Шрифт:
Интервал:
Закладка:
— Мам, может, если и в России начнется реституция, мы тоже заберем Матильдин домик назад? Будем в Минусинск летом ездить. Ну, когда тепло, разумеется! — шутила Елена, сидя, вечером, напротив Анастасии Савельевны в местной забегаловке с гордым названием Restorâns.
— Ты что, с ума сошла? Там же школа теперь. Минусинская школа! Это ж только прежде там фабрика какая-то кондитерская государственная, вместо экспроприированной у Матильды кондитерской, была. Я ж тебе сто раз рассказывала! А теперь уж… Что уж… Ты что?! Не у детей же дом отнимать! — взаправду испугалась Анастасия Савельевна. — Какой тебе Минусинск — ты вон и здесь задрыгла. Не ешь потому что ничего.

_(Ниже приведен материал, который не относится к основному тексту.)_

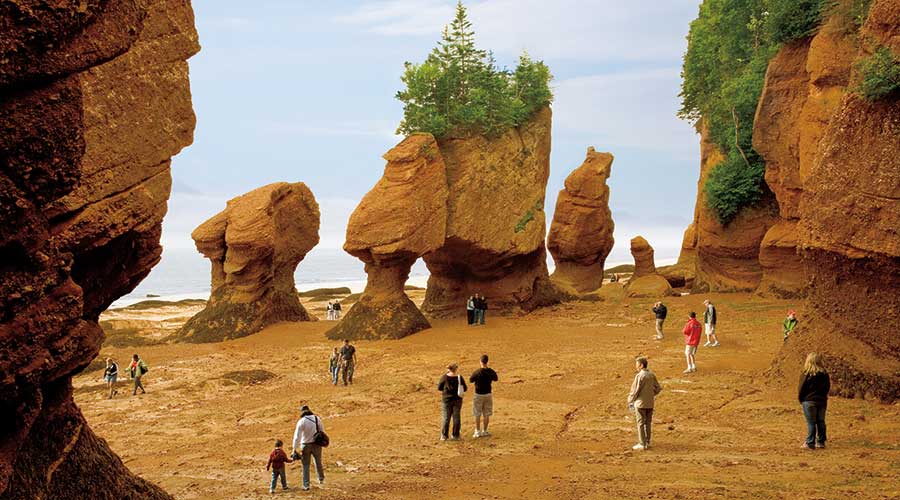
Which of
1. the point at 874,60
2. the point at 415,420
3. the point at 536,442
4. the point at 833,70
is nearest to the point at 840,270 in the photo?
the point at 874,60

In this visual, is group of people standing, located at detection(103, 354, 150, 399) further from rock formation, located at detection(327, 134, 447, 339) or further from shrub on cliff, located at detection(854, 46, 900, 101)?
shrub on cliff, located at detection(854, 46, 900, 101)

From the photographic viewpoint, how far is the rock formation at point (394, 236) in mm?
32031

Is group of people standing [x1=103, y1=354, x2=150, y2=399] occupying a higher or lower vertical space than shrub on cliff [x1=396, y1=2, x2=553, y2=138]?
lower

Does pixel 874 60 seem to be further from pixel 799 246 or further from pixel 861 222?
pixel 799 246

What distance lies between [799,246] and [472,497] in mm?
10176

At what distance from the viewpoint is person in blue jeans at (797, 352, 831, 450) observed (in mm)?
13141

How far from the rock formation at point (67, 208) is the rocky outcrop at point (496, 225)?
2116 centimetres

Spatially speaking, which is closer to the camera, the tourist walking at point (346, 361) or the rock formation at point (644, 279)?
the tourist walking at point (346, 361)

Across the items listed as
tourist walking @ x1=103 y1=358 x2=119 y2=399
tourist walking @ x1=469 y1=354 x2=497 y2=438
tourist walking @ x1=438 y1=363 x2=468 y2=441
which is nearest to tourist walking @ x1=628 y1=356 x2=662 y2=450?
tourist walking @ x1=469 y1=354 x2=497 y2=438

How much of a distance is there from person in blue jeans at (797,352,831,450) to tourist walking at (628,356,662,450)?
2.28m

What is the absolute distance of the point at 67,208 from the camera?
346 inches

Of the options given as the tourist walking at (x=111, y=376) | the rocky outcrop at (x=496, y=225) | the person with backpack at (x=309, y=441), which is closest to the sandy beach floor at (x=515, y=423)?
the person with backpack at (x=309, y=441)

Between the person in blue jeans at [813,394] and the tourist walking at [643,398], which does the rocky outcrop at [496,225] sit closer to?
the tourist walking at [643,398]

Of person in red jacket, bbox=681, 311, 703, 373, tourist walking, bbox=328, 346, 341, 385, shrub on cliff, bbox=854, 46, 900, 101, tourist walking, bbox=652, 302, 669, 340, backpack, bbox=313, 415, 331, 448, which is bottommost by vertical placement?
backpack, bbox=313, 415, 331, 448
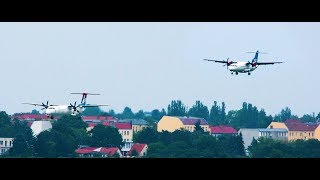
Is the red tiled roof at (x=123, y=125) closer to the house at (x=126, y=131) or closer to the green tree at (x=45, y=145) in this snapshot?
the house at (x=126, y=131)

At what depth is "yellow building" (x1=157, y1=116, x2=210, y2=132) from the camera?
54000 mm

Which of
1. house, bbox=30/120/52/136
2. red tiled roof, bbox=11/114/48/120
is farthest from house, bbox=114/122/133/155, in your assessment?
red tiled roof, bbox=11/114/48/120

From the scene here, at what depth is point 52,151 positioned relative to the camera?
42.4 metres

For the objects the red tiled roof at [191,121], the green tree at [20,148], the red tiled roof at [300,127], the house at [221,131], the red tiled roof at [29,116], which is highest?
the red tiled roof at [29,116]

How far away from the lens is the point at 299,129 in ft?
176

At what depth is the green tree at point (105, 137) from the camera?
4797 cm

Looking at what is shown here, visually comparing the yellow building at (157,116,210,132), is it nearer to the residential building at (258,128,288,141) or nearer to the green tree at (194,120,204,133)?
the green tree at (194,120,204,133)

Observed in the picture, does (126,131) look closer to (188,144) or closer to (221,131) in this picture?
(221,131)

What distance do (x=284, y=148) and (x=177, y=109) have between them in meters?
20.5

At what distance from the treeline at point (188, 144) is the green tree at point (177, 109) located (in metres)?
8.13

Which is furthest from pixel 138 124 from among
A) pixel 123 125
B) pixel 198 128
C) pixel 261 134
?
pixel 261 134

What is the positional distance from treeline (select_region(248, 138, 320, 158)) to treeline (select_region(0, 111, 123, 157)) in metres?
7.11

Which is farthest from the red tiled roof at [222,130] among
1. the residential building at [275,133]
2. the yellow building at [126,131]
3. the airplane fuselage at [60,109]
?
the airplane fuselage at [60,109]
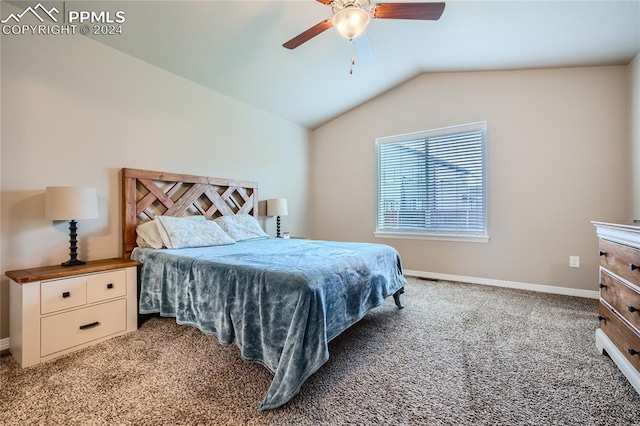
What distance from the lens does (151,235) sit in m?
2.60

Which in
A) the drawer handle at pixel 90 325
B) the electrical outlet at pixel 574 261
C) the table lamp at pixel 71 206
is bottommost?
the drawer handle at pixel 90 325

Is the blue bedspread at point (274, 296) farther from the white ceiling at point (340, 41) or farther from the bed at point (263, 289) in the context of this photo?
the white ceiling at point (340, 41)

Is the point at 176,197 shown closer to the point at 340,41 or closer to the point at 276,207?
the point at 276,207

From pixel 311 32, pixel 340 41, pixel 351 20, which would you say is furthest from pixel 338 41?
pixel 351 20

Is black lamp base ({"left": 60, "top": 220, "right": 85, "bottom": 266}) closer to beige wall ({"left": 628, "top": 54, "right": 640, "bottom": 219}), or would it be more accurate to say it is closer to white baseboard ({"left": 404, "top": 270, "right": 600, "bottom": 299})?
white baseboard ({"left": 404, "top": 270, "right": 600, "bottom": 299})

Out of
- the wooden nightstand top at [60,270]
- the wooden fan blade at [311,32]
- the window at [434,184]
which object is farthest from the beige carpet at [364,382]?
the wooden fan blade at [311,32]

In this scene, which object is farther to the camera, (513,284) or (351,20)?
(513,284)

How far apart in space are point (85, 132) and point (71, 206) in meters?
0.78

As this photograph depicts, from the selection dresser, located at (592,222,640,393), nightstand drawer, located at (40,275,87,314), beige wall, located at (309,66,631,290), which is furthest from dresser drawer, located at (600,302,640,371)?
nightstand drawer, located at (40,275,87,314)

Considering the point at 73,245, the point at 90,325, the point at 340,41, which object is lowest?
the point at 90,325

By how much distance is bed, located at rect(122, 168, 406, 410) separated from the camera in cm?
142

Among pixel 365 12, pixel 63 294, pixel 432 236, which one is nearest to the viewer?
pixel 365 12

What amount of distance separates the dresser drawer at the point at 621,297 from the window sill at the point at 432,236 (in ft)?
5.41

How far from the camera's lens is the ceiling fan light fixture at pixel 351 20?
1750 mm
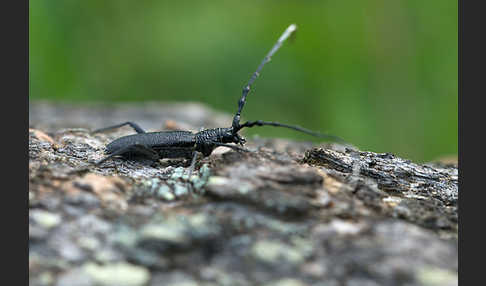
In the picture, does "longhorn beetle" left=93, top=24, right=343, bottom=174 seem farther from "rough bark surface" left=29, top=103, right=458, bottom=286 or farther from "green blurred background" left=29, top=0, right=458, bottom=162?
"green blurred background" left=29, top=0, right=458, bottom=162

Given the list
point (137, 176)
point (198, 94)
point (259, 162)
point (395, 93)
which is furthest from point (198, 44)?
point (259, 162)

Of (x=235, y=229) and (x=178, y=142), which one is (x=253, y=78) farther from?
(x=235, y=229)

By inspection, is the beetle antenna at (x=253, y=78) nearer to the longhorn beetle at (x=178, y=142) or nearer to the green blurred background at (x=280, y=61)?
the longhorn beetle at (x=178, y=142)

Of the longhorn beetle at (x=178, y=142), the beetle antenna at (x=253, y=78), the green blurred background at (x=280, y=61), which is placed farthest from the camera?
the green blurred background at (x=280, y=61)

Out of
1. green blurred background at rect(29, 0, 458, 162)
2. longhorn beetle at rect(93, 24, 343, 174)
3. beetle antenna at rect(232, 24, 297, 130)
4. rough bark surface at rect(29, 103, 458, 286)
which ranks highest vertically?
green blurred background at rect(29, 0, 458, 162)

Анастасия Савельевна озиралась с некоторой оторопью — сзади от нее, у барной стойки, на высоких стульях сидели две школьницы с короткими пергидролевыми прическами, как будто сдутыми балтийским ветром на один бок. По какой-то особой, провинциальной моде, такой жанр, как юбки или джинсы, исключен на них был вовсе: только колготки — и едва-едва растянутые на задах свитера, по сравнению с длиной которых замшевая мини Ольги Лаугард смотрелась бы просто как монашеская ряса. Раскрашены обе соседки были с уездной щедростью: и над глазами, и под, и вокруг. Так что казалось, что у каждой девы под каждым глазом по крупному фиолетовому фингалу. Заиграла светомузыка.
— Ленк, заграница! — с неодобрением констатировала Анастасия Савельевна, жмурясь и отворачиваясь от ляпающей в глаза зелено-бордовой иллюминации. — Пойдем отсядем, что ль — чтоб динамик так в ухо не бил?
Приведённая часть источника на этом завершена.